SB – It came out of the project by Butch Morris, who was an African American trumpet player, arranger, cornet player. He wrote arrangements for David Murray for instance, but he had a thing called ‘Conduction’, he didn’t say he invented it. He always said that Charles Moffat, the drummer in Ornette Coleman’s band, had the idea, he just built on it, and he had various ensembles around the world always called ‘Skyscraper’ and somehow, we got together this tour, we put together a 15-piece band. The first time I met Orphy Robinson, I rang him up and said we’re looking for a vibe player. He was hugely enthusiastic; this is a long time ago now. So, we did this Contemporary Music Network tour with Butch Morris doing improvised conducting, this was 23/24 years ago in 1997. It was a very diverse band in terms of attitude. What we liked was playing in a large ensemble, it was very unusual for improvisers. He conducted the whole night. And a year after we finished that we (myself, Evan Parker and Ian Smith) decided it was really good and everybody really enjoyed it, so we started London Improvisers Orchestra. Straight away we had a slightly different angle on it. So, we decided that anybody could conduct and there would be pieces without conducting, just free improvisation pieces that would be central to it

GB – It works well having different conductors, each one has some kind of idea of the shape of the piece they are creating. It’s really exciting to have the variety.

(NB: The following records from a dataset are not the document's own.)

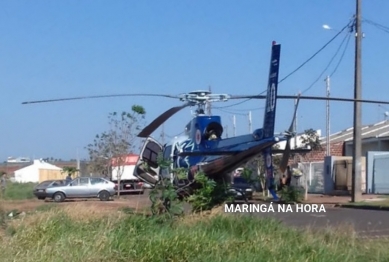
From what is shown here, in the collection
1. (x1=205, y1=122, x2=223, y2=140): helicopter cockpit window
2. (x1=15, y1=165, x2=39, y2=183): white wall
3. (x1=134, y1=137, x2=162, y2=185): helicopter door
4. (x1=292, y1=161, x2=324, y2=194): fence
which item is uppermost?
(x1=205, y1=122, x2=223, y2=140): helicopter cockpit window

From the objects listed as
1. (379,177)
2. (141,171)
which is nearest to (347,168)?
(379,177)

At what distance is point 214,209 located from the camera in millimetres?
13648

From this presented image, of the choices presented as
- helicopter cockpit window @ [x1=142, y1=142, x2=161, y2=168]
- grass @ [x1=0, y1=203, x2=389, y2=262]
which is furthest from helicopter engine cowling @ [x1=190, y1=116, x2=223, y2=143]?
grass @ [x1=0, y1=203, x2=389, y2=262]

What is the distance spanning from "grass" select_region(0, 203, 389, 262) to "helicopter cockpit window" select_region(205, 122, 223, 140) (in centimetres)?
755

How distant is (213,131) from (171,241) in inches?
406

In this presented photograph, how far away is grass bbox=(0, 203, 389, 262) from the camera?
30.7 feet

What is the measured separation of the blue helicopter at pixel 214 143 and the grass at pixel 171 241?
3705 millimetres

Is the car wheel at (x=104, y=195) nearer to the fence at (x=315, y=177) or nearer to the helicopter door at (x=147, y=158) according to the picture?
the fence at (x=315, y=177)

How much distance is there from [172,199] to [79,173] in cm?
5452

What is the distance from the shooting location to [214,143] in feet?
64.3

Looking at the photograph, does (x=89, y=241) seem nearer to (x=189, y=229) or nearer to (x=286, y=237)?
(x=189, y=229)

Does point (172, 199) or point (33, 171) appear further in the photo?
point (33, 171)

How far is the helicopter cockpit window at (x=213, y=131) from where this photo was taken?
19828mm

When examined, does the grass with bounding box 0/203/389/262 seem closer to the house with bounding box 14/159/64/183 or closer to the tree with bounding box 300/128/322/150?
the tree with bounding box 300/128/322/150
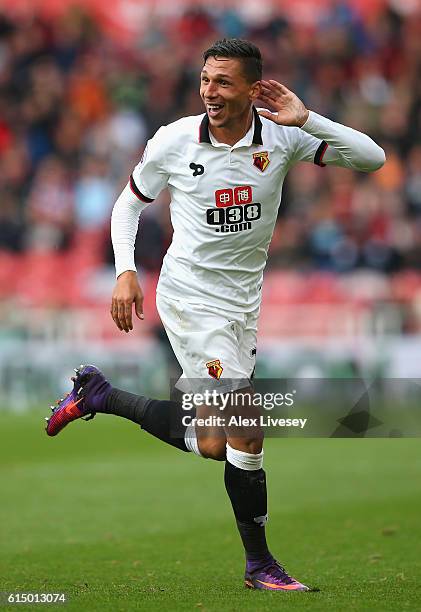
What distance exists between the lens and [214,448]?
6488mm

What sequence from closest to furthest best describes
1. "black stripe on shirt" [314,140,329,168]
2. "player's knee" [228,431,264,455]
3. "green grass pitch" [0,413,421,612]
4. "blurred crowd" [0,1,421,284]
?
"green grass pitch" [0,413,421,612]
"player's knee" [228,431,264,455]
"black stripe on shirt" [314,140,329,168]
"blurred crowd" [0,1,421,284]

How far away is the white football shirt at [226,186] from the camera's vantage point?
21.2 ft

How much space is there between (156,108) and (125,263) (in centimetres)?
1322

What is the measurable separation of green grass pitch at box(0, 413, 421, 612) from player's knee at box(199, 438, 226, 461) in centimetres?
66

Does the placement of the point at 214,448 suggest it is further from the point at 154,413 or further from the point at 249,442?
the point at 154,413

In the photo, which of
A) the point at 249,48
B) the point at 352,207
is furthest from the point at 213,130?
the point at 352,207

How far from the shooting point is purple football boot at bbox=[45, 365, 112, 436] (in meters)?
7.21

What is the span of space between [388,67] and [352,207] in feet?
11.9

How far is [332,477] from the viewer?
37.2 ft

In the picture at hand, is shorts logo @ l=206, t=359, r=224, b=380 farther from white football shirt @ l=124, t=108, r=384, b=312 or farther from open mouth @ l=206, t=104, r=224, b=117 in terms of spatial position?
open mouth @ l=206, t=104, r=224, b=117

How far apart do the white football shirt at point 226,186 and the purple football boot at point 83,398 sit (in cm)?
86

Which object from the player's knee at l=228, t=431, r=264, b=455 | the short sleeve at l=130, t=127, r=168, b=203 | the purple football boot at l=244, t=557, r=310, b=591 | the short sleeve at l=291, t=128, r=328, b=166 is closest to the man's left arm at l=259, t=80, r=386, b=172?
the short sleeve at l=291, t=128, r=328, b=166

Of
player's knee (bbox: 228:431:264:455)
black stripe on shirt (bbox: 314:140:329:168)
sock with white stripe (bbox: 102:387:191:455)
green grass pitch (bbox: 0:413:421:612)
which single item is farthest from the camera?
sock with white stripe (bbox: 102:387:191:455)

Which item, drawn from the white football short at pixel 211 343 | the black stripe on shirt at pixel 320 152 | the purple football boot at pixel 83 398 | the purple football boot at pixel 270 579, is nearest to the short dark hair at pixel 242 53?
the black stripe on shirt at pixel 320 152
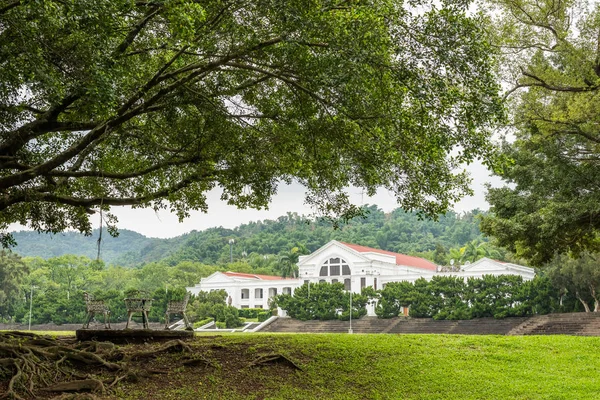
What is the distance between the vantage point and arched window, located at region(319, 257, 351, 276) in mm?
48312

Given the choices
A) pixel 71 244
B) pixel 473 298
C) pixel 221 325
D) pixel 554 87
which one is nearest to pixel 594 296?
pixel 473 298

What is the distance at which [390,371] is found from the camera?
970cm

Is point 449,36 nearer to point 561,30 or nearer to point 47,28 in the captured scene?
point 47,28

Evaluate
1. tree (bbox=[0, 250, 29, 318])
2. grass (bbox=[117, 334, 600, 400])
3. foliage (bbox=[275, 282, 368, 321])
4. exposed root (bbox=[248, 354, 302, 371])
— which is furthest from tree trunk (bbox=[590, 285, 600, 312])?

SB – Yes, I’m glad you like it.

GB – I do! And I know there’s so very much more to talk with you about! Your musical associations/recorded music/gigs/concert series/teaching. Quite a formidable feat for anyone’s lifetime!

And just to recap… 

The paperback edition of ‘Piano, Toys, Music and Noise – conversations with Steve Beresford’’ by Andy Hamilton is now out on Bloomsbury as of February 2022. 

The Christian Marclay/Steve Beresford ‘Call and Response’ book is due to be released on May 17th. 

Unpredictable and Strange Umbrellas are holding regular concerts.

London Improvisers Orchestra meet once a month.

And Steve can be found guesting at many other concerts in and around London, and often further afield. 

Thank you, Steve, for your time, you are such an inspiration! I’ve really enjoyed speaking with you today.